(WHAT TO WORK ON)
a - From the text on the butterfly races lygdamus and couperi, list every place named together with a specific dated sighting.
b - Based on the text on the butterfly races lygdamus and couperi, decide whether each statement agrees with it. Answer yes or no for each and quote the deciding words.
(i) Ants tend the caterpillars.
(ii) Eggs are laid in clusters.
(iii) The female is a lighter blue than the male.
c - Continue the text on the butterfly races lygdamus and couperi, starting after its last sentence.

North American Range
Two allopatric races occur in eastern North America, the southern nominant race lygdamus and the northern race couperi found in Vermont. Couperi has been expanding its range southward, mostly along highway corridors as it takes advantage of vetch (Vicia) plantings, arriving in northern New England in the 1960s and northern New York in 1980s. The earliest known record for Vermont was 21 May 1989 in Colchester (J. Hedbor). They are strong fliers and males patrol near hostplants for females. Eggs are laid singly on flower buds and young leaves. Caterpillars feed on flowers, seedpods, and young leaves and are tended by ants. Pupae overwinter.
Upperside of male iridescent silvery blue with narrow dark borders; female darker blue with wide borders. Both sexes have white fringe. Underside gray-brown; both wings with row of white-ringed, round black spots.
One flight beginning in early May and becoming very abundant in June. Extreme dates: 4 May 2002 in Woodstock (K.P. McFarland), 4 May 2006 in Grand Isle (D. Hoag), and 31 July 2003 in Morristown (C. Gifford).

(DATASET)
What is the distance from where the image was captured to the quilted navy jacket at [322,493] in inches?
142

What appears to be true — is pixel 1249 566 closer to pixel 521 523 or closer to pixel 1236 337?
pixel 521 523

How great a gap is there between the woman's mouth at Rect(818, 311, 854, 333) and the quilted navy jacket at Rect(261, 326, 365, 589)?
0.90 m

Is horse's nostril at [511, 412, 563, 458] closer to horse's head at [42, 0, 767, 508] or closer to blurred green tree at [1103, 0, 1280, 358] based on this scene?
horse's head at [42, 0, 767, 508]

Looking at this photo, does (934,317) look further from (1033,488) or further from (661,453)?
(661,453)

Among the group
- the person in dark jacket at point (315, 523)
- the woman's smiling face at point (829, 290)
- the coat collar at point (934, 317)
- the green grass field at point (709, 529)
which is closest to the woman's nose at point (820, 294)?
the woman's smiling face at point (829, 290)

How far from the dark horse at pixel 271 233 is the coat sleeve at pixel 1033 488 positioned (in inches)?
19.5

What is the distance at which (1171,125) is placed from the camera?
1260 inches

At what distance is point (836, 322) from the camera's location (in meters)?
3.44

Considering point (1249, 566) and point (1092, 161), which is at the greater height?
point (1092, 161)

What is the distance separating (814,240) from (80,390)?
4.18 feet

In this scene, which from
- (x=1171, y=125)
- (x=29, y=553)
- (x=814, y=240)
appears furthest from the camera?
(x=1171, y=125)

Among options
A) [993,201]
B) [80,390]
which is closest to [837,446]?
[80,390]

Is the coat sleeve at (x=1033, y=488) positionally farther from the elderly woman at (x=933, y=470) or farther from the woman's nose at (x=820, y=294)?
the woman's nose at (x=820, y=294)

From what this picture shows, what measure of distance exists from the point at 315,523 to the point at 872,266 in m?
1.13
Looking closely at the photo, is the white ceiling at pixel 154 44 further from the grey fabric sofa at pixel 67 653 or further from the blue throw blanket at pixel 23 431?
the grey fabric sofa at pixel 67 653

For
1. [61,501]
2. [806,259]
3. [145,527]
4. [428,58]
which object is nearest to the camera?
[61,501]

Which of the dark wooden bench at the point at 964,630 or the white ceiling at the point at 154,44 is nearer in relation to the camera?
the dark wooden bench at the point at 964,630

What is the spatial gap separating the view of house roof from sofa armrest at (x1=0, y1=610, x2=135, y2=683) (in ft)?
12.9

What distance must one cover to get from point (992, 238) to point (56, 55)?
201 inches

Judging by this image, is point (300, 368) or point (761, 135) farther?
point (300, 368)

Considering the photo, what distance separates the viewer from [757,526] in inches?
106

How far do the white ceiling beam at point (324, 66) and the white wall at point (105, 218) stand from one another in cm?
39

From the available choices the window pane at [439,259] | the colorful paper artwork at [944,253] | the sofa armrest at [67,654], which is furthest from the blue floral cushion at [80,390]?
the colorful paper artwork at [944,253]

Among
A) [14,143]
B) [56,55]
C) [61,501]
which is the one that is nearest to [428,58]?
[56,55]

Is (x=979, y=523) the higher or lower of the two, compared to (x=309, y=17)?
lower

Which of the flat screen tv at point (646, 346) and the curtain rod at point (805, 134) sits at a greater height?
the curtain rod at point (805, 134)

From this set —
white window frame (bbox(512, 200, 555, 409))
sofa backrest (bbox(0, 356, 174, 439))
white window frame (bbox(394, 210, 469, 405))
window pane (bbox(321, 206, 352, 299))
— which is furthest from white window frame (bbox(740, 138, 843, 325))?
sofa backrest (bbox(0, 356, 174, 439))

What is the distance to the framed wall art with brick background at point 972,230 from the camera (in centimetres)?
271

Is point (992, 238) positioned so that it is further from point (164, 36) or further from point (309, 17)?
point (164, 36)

(ANSWERS TO THIS EXERCISE)
a - Colchester, Woodstock, Grand Isle, Morristown

b -
(i) Yes: "Caterpillars feed on flowers, seedpods, and young leaves and are tended by ants."
(ii) No: "Eggs are laid singly on flower buds and young leaves."
(iii) No: "female darker blue with wide borders."

c -
Distribution and Habitat
Common and abundant throughout Vermont during VBS. Uses a variety of habitats including open and damp woods, meadows, roadsides, brushy areas and waste places. Hostplants are from the family Fabacea and tend to be very common species such as Cow Vetch (Vicia cracca), Alfalfa (Medicago sativa) and White Clover (Melilotus alba). VBS observers reported egg laying and larvae on Cow Vetch. Many nectar sources reported during VBS: wild strawberry, buttercup, fleabane (Erigeron), vetch, Robin’s Plantain, Red Osier Dogwood (Cornus sericea), Black Cherry, Red Clover, Raspberry, Forget-me-not (Myosotis), mustard, mint, honeysuckle, Orange Hawkweed, Common Cinquefoil (Potentilla simplex), bluets, dandelion, and blueberry (Vaccinium).